### TEXTO SELECCIONADO
■ ■ ■ ■
Pasaron el primer día descansando y mirando el interior de las maletas que habían aparecido al fundirse la nieve desde la última vez que estuvieron allí. Entre otras cosas, Parrado encontró una cámara fotográfica con película y la bolsa con las dos botellas de ron y de licor que su madre le había dado en Mendoza para que las guardara. No estaban rotas y abrieron una, reservando la otra para la marcha que tendrían que hacer si no conseguían que funcionara la radio.

Canessa y Harley se dedicaron a esta tarea a la mañana siguiente. Al principio parecía que no iba a ser muy difícil, porque las conexiones en la parte trasera del transmisor estaban marcadas con las letras BAT y ANT para señalar dónde se debían conectar los cables de la batería y de la antena. Pero desgraciadamente tenían otros cables cuyas conexiones no estaban tan claras. Sobre todo, no sabían distinguir las fases, y a menudo cuando conectaban un cable saltaban chispas a sus ojos.

Sus esperanzas de conseguir el éxito se vieron incrementadas cuando Vizintín encontró en la nieve, al lado de la cola del avión un manual de instrucciones del Fairchild. Miraron el índice para buscar la página referente a la radio y descubrieron que todo el capítulo treinta y cuatro estaba dedicado a «Comunicaciones», pero cuando trataron de encontrar esta sección, vieron que algunas páginas las había arrancado el viento y eran precisamente las que ellos necesitaban.

No tuvieron otro remedio que volver a ensayar, expuestos a cometer errores. Era un trabajo lastimoso y mientras se dedicaban a él, Parrado y Vizintín revisaban las maletas por segunda vez, o encendían fuego para cocinar. Aunque sólo eran cuatro, no estaban libres de las tensiones que había en el avión. Roy Harley se irritaba porque Parrado no le daba la misma ración que a los otros. Parecía normal que mientras formara parte de una expedición, debería comer lo mismo que los expedicionarios. Por otra parte, Parrado sostenía que él era solamente un auxiliar; si fracasaba el asunto de la radio, no tendría que caminar a través de las montañas. Por lo tanto sólo comería lo necesario para sobrevivir.
■ ■ ■ ■
### DATOS DE ORIGEN
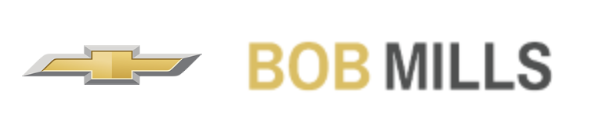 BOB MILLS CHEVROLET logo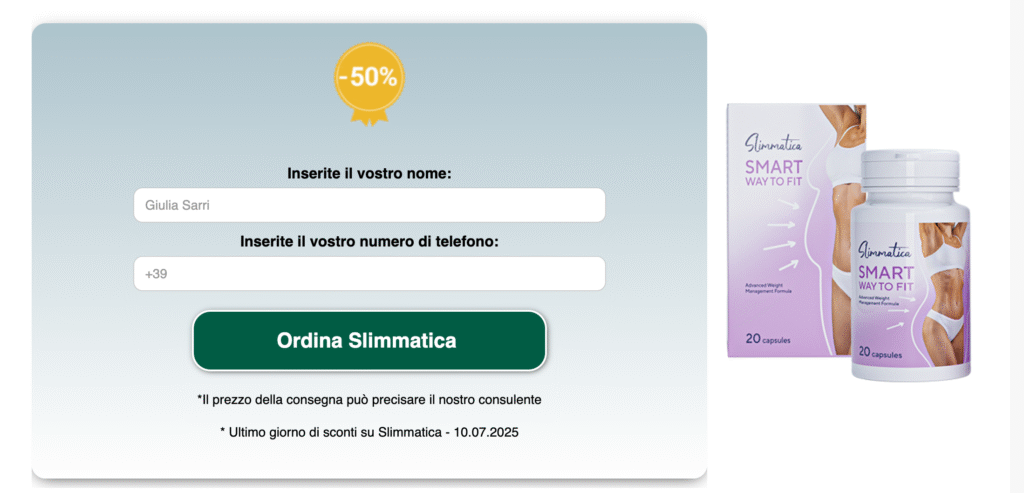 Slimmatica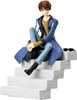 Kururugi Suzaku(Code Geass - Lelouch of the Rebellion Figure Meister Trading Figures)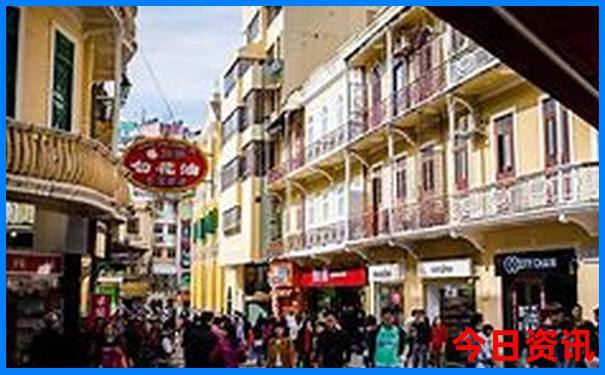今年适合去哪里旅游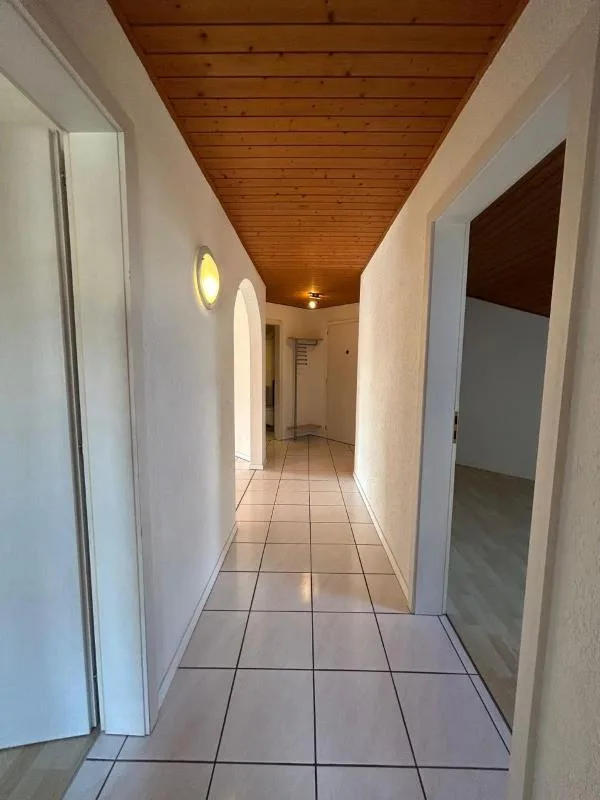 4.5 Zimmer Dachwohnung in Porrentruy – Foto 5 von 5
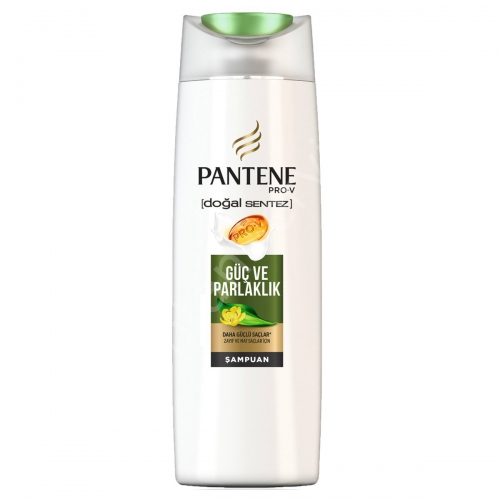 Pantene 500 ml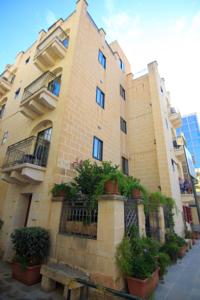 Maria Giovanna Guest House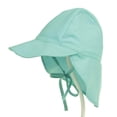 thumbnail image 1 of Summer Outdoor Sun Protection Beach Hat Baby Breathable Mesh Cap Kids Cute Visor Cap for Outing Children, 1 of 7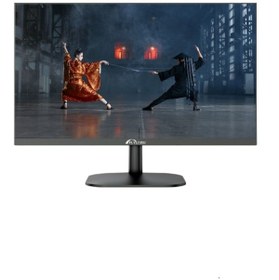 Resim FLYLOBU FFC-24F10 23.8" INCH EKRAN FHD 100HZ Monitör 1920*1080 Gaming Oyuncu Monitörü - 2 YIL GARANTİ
■ ■ ■ ■
### CONJUNTO DE TAREAS
1. Traduce al inglés esta oración del texto seleccionado: «No estaban rotas y abrieron una, reservando la otra para la marcha que tendrían que hacer si no conseguían que funcionara la radio.»
2. Responde brevemente a estas preguntas sobre el texto seleccionado.
(a) ¿Qué objeto con película encontró Parrado en las maletas?
(b) ¿Con qué letras estaban marcadas las conexiones de la parte trasera del transmisor?
(c) ¿En qué lugar encontró Vizintín el manual de instrucciones del Fairchild?
3. Transcribe del texto seleccionado el fragmento que va desde "Sus esperanzas de" hasta "que ellos necesitaban.", ambos incluidos.
Las filas no tienen relación con el texto seleccionado.

### RESPUESTAS DEL EJERCICIO
1. They were not broken, and they opened one, saving the other for the trek they would have to make if they could not get the radio to work.

2.
(a) Una cámara fotográfica.
(b) Con las letras BAT y ANT.
(c) En la nieve, al lado de la cola del avión.

3.
Sus esperanzas de conseguir el éxito se vieron incrementadas cuando Vizintín encontró en la nieve, al lado de la cola del avión un manual de instrucciones del Fairchild. Miraron el índice para buscar la página referente a la radio y descubrieron que todo el capítulo treinta y cuatro estaba dedicado a «Comunicaciones», pero cuando trataron de encontrar esta sección, vieron que algunas páginas las había arrancado el viento y eran precisamente las que ellos necesitaban.